Search code examples
palantir-foundryfoundry-code-repositories

How Can I install Microsoft Access Driver in the Code Repository?


I am trying to read a file with the extension .mdb and make it into a Foundry Dataset. As far as I checked, the .mdb file requires the Microsoft Access Driver, but the Code Repository does not have that driver, so it cannot be read. (Or the method of setting the absolute path of the file in the Dataset may be wrong.) I don't know how to install the Microsoft Access Driver in the Code Repository, and I couldn't find a manual.

Seeing the following error:

pyodbc.Error: Can't open lib 'Microsoft Access Driver (+.mdb, +.accdb)': file not found (0) (SQLDriverConnect)


Solution

  • Another approach for a 1 time dump of the data is to parse the file outside of Foundry, and upload the CSVs for each of the files.

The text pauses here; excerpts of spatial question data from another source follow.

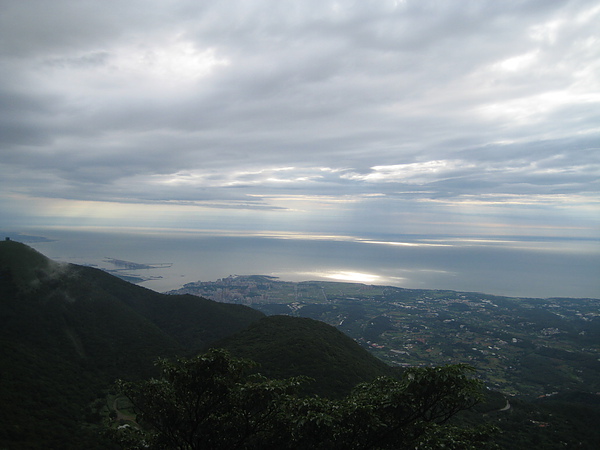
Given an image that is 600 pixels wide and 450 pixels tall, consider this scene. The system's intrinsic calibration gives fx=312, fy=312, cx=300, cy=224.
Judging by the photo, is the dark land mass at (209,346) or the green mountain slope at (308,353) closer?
the dark land mass at (209,346)

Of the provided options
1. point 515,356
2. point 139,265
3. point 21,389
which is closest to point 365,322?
point 515,356

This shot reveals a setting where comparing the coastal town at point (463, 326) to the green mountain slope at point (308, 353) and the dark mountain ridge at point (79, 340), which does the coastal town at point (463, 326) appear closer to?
the green mountain slope at point (308, 353)

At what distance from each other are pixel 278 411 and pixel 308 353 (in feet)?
67.4

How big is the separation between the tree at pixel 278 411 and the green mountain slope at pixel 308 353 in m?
14.5

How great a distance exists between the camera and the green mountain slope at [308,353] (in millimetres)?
23812

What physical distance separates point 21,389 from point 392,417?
2463cm

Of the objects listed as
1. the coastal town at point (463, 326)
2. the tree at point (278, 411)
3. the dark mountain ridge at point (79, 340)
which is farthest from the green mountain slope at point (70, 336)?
the coastal town at point (463, 326)

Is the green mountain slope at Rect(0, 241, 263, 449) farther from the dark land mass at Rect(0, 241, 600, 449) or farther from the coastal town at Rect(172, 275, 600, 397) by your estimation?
the coastal town at Rect(172, 275, 600, 397)

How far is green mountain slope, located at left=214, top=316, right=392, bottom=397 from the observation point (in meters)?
23.8

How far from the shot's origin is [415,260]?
190 metres

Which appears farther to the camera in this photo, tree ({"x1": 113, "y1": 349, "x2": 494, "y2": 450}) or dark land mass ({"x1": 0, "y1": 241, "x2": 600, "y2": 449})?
dark land mass ({"x1": 0, "y1": 241, "x2": 600, "y2": 449})

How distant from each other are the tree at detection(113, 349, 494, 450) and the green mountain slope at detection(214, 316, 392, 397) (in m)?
14.5

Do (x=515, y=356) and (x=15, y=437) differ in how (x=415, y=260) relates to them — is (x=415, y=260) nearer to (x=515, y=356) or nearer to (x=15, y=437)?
(x=515, y=356)

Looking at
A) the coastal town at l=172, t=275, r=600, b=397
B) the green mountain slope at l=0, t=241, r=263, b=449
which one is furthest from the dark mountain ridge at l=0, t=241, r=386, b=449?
the coastal town at l=172, t=275, r=600, b=397
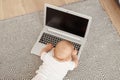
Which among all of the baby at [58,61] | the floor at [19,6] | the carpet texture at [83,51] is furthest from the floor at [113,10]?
the baby at [58,61]

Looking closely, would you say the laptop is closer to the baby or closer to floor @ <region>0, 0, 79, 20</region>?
the baby

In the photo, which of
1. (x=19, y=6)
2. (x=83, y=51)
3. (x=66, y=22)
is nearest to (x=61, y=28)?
(x=66, y=22)

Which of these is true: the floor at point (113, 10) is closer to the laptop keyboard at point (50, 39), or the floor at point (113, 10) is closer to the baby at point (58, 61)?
the laptop keyboard at point (50, 39)

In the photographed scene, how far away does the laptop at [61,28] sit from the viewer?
1184 mm

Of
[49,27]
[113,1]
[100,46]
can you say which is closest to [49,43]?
[49,27]

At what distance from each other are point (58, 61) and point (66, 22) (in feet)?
0.81

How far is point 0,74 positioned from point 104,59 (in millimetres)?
593

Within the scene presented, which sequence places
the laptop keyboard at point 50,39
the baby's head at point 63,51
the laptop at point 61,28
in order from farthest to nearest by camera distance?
1. the laptop keyboard at point 50,39
2. the laptop at point 61,28
3. the baby's head at point 63,51

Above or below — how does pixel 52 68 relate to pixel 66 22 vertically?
below

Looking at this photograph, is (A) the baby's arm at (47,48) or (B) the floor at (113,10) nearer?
(A) the baby's arm at (47,48)

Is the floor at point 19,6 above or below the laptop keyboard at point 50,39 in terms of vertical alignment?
above

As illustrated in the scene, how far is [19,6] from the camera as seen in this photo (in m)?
1.53

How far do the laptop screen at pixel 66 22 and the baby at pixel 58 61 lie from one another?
0.48ft

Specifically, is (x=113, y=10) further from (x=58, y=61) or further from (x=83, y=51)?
(x=58, y=61)
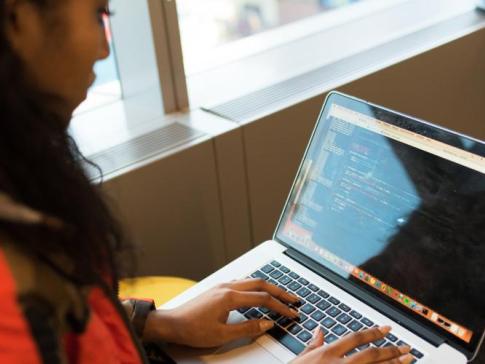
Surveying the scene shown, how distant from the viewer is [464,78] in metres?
1.98

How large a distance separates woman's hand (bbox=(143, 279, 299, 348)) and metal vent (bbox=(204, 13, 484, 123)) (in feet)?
2.03

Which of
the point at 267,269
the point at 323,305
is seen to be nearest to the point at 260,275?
the point at 267,269

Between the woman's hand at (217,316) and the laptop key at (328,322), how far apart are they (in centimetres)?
4

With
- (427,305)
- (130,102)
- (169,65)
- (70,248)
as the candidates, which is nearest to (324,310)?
(427,305)

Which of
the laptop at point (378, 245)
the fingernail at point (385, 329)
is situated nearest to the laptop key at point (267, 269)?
the laptop at point (378, 245)

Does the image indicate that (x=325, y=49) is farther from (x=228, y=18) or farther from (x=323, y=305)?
(x=323, y=305)

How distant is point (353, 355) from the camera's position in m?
0.80

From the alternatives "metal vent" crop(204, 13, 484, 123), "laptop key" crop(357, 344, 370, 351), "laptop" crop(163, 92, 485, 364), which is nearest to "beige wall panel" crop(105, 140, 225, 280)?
"metal vent" crop(204, 13, 484, 123)

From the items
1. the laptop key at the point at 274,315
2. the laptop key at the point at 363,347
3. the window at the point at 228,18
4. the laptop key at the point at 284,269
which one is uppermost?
the window at the point at 228,18

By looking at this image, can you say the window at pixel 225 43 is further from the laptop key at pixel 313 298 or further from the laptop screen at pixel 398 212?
the laptop key at pixel 313 298

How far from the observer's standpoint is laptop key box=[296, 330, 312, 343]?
0.88 meters

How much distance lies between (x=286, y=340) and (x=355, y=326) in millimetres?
100

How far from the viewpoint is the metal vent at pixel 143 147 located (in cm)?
134

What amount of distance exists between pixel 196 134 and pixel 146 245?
273mm
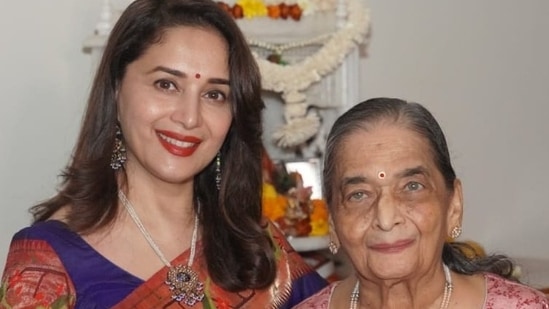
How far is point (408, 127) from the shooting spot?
229 centimetres

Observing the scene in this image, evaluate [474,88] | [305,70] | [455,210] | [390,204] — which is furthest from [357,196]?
[474,88]

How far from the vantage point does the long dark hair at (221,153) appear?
2.63 m

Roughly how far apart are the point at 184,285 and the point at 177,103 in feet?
1.42

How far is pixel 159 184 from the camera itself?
8.86 feet

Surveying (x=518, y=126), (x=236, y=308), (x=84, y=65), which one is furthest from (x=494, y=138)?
(x=236, y=308)

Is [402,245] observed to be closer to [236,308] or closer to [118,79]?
[236,308]

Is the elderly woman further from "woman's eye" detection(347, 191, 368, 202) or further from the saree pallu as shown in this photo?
the saree pallu

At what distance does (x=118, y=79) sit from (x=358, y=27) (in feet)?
4.28

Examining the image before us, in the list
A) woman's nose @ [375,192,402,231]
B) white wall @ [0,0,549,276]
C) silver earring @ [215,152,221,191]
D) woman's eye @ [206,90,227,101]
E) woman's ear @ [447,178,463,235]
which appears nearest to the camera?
woman's nose @ [375,192,402,231]

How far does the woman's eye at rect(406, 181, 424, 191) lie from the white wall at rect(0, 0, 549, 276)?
6.02ft

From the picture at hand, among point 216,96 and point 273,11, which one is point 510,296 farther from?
point 273,11

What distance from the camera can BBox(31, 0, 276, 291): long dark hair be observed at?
8.64ft

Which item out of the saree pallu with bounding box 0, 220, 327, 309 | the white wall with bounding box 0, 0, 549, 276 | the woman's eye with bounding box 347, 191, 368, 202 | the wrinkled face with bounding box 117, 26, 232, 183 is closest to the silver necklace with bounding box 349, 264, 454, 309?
the woman's eye with bounding box 347, 191, 368, 202

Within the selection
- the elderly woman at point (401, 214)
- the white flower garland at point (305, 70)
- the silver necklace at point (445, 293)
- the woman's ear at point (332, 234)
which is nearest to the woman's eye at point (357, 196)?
the elderly woman at point (401, 214)
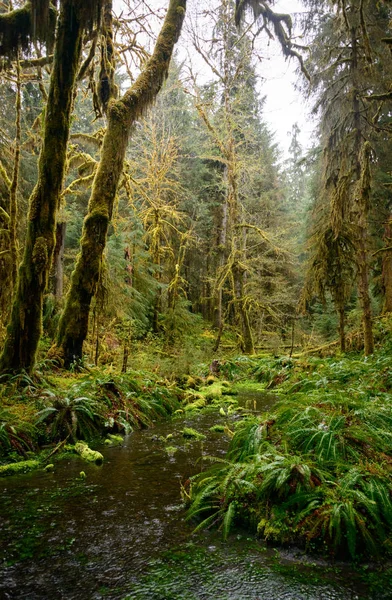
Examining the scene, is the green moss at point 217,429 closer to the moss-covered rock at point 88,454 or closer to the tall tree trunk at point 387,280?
the moss-covered rock at point 88,454

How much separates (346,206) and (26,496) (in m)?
9.54

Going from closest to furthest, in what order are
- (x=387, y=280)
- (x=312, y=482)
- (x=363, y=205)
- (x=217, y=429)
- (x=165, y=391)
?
(x=312, y=482) → (x=217, y=429) → (x=165, y=391) → (x=363, y=205) → (x=387, y=280)

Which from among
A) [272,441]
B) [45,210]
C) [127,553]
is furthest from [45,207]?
[127,553]

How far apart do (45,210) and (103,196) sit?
2081 millimetres

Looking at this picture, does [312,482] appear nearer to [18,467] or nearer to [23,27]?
[18,467]

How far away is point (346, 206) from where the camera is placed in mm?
10023

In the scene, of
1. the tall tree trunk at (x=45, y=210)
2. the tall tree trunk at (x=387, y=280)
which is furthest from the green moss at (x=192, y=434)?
the tall tree trunk at (x=387, y=280)

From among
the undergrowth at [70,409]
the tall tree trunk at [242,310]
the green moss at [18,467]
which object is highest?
the tall tree trunk at [242,310]

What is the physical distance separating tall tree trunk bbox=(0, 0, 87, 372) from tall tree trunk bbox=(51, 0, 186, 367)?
1.47 m

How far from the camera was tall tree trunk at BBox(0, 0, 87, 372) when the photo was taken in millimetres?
6500

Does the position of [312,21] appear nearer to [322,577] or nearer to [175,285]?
[175,285]

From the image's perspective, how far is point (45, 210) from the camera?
6742 mm

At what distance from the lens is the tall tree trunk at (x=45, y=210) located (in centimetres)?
650

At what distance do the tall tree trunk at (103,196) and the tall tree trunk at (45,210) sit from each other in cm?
147
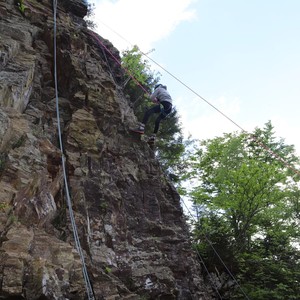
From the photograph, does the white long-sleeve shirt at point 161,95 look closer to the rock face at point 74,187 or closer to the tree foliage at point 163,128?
the rock face at point 74,187

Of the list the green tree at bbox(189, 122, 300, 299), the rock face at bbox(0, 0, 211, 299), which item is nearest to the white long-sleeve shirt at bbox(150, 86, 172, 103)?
the rock face at bbox(0, 0, 211, 299)

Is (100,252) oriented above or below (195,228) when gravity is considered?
below

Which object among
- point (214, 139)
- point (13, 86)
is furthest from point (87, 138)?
point (214, 139)

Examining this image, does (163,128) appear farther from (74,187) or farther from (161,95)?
(74,187)

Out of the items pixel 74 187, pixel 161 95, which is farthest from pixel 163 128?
pixel 74 187

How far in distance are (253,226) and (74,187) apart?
7678 mm

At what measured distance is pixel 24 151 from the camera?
5.55 m

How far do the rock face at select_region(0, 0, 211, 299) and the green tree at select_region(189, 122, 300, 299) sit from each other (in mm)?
2646

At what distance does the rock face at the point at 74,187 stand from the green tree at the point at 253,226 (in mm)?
2646

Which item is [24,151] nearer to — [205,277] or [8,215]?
[8,215]

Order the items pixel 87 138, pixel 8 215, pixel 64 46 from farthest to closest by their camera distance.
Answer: pixel 64 46, pixel 87 138, pixel 8 215

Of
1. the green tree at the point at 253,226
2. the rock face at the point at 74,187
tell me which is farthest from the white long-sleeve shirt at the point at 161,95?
the green tree at the point at 253,226

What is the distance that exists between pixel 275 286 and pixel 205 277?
2.22 m

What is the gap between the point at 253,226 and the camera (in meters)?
12.0
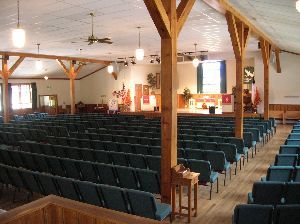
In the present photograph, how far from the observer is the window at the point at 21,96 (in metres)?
22.2

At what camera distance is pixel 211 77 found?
2339 cm

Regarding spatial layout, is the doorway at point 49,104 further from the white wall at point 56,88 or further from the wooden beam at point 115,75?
the wooden beam at point 115,75

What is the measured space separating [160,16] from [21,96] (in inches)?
788

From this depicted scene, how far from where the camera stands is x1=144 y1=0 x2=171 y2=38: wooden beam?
4918mm

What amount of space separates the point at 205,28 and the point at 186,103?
13.1 metres

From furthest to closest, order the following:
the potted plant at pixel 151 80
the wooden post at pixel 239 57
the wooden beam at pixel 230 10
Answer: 1. the potted plant at pixel 151 80
2. the wooden post at pixel 239 57
3. the wooden beam at pixel 230 10

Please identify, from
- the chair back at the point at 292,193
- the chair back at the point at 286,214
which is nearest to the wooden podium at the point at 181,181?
the chair back at the point at 292,193

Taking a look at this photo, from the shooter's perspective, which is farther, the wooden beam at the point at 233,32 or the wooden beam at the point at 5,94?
the wooden beam at the point at 5,94

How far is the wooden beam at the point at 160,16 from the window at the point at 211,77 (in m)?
18.2

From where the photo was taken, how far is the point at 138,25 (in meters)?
10.8

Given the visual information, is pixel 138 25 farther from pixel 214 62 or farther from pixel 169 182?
pixel 214 62

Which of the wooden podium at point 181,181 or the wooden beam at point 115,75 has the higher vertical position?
the wooden beam at point 115,75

Here is an example:

        from access_parser import AccessParser
        import csv
        import pandas as pd
        
        
        # .mdb or .accdb file
        db = AccessParser("/path/to/.accdb")
        
        
        # Print DB tables
        print(db.catalog)
        
        
        # Tables are stored as defaultdict(list) -- table[column][row_index]
        
        TABLES_TO_PARSE = [
            "TABLE1",
            "TABLE2",
            "TABLEN"
        ]
        
        def convert_accdb_to_csv(table_name):
            table = db.parse_table(table_name)
            df = pd.DataFrame(table)
            csv_name = table_name + ".csv"
            df.to_csv(csv_name)
            print(table_name + " is done.")
        ​
        
        for t in TABLES_TO_PARSE:
            convert_accdb_to_csv(t)
    

    You can then upload each of the csvs. You can also adapt the code above to run in Foundry by accessing the raw file (.accdb or .mdb)